- Aim -
Please reproduce word for word the lines of the listing below, starting at the line that contains "In the current" and ending at the line that contains "1870 millimetres". Give only those lines.

- Information given -
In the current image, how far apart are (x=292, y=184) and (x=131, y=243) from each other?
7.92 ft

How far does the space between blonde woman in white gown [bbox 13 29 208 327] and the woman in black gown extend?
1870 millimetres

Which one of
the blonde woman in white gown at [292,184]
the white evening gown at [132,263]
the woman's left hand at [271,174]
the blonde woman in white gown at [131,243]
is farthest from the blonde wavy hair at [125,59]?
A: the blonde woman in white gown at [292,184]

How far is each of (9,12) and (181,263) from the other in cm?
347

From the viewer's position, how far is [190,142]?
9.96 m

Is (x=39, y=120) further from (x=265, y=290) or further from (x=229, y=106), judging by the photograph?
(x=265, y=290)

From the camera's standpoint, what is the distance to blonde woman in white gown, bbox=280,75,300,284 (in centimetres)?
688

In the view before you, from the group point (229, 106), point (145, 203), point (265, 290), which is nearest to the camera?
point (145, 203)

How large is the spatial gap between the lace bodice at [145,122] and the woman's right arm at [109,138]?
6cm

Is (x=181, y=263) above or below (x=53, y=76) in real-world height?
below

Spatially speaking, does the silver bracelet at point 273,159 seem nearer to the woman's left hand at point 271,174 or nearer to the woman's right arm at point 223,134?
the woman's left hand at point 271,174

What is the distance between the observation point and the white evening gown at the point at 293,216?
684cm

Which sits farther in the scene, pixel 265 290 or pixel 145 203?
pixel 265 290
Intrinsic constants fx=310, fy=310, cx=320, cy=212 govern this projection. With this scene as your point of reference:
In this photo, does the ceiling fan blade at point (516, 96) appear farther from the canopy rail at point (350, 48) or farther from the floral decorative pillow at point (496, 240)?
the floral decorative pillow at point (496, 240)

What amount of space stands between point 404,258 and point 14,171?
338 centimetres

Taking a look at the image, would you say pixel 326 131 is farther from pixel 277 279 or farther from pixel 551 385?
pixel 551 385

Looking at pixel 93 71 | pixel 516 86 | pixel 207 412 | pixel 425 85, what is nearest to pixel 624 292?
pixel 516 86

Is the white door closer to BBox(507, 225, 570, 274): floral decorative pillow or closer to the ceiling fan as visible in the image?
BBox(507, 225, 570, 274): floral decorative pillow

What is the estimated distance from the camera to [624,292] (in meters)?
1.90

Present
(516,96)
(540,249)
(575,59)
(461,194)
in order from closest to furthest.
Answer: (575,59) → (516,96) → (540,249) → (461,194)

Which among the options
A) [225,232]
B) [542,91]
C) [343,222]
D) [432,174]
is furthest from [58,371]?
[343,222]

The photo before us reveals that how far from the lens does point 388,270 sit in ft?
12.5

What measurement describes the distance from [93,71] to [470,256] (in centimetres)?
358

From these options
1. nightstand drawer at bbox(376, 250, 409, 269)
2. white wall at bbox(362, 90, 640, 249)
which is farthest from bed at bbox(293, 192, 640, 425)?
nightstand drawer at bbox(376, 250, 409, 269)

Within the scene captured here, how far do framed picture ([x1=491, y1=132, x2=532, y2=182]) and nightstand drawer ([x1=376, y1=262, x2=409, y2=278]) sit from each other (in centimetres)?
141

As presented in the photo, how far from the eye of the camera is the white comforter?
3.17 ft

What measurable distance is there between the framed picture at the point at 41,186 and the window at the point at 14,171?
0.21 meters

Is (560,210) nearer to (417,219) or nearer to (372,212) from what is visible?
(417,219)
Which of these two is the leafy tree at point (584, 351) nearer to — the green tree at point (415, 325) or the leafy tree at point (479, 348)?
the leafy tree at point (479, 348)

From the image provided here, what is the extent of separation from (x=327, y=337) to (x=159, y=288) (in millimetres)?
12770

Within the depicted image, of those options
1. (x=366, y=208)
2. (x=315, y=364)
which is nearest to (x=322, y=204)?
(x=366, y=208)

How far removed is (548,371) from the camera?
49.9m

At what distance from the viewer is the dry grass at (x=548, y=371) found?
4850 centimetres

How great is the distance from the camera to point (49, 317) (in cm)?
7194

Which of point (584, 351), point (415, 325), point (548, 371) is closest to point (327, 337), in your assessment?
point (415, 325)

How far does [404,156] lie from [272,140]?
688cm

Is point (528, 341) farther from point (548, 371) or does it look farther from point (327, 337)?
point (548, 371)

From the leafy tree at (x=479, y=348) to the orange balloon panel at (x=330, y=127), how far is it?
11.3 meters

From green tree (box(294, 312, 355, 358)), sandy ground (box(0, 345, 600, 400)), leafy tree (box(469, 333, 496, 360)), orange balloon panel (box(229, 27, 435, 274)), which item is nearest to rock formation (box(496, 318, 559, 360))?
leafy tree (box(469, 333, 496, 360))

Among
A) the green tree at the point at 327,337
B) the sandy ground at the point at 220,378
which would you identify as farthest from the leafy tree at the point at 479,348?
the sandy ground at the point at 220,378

---

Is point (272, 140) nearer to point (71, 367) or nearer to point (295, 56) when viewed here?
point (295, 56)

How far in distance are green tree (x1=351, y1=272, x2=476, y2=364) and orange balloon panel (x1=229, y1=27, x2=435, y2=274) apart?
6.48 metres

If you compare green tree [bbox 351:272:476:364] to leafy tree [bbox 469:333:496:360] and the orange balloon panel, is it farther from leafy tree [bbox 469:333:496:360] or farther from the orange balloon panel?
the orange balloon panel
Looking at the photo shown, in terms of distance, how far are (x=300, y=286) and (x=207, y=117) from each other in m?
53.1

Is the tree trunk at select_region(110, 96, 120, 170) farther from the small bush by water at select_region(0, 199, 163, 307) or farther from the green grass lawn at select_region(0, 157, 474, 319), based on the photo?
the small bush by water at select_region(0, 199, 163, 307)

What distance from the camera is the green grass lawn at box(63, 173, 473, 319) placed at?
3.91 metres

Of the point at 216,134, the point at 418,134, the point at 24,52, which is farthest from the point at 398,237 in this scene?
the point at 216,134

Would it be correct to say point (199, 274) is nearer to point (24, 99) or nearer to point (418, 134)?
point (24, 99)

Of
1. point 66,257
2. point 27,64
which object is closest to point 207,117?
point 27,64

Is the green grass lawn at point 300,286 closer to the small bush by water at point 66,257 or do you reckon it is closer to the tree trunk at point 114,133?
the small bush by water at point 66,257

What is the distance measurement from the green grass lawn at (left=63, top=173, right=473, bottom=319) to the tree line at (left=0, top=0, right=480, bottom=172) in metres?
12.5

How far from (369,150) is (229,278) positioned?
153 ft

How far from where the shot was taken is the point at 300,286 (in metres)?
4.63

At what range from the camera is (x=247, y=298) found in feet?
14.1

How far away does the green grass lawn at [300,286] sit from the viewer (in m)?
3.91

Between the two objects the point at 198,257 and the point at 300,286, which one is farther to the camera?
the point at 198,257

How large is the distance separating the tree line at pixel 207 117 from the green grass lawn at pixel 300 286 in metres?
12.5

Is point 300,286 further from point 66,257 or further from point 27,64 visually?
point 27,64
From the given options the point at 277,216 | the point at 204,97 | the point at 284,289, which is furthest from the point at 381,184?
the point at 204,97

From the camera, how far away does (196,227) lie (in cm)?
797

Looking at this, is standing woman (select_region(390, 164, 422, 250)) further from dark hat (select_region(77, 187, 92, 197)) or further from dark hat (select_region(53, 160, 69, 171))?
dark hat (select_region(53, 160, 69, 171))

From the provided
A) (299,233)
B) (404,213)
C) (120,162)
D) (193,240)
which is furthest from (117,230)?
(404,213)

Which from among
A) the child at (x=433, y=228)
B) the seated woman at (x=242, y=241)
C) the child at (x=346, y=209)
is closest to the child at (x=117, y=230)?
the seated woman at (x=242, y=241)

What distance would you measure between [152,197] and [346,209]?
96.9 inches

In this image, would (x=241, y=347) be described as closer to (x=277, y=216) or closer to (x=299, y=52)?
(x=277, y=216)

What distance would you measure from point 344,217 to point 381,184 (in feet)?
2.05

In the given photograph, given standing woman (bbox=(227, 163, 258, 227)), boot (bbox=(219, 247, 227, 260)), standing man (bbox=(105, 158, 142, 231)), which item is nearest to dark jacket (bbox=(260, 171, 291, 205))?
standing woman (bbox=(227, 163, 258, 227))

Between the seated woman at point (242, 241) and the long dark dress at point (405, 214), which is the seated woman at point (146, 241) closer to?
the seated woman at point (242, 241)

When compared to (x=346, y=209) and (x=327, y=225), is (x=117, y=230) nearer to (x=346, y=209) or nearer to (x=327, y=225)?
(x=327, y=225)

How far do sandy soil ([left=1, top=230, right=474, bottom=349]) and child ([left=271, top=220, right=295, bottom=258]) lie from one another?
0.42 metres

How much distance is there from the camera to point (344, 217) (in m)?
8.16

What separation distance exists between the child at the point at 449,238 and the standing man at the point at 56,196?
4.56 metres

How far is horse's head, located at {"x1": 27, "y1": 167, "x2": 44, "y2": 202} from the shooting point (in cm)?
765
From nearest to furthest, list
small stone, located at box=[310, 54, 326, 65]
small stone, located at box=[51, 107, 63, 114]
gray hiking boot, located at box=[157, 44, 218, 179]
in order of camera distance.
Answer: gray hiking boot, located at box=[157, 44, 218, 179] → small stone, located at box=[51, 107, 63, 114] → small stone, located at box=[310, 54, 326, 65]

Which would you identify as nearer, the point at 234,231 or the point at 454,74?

==

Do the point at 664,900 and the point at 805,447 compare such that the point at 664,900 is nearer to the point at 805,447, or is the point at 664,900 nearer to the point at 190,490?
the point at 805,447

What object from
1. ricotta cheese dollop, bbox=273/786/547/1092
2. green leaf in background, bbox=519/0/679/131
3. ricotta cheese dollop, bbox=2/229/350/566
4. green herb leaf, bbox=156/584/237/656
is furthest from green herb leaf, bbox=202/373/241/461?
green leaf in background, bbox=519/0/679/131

- Full solution -
In the current image, how far apart are (x=292, y=184) and (x=131, y=243) from each other?
7.92 ft

How far does the space between blonde woman in white gown [bbox 13 29 208 327] and the woman in black gown extend?
1870 millimetres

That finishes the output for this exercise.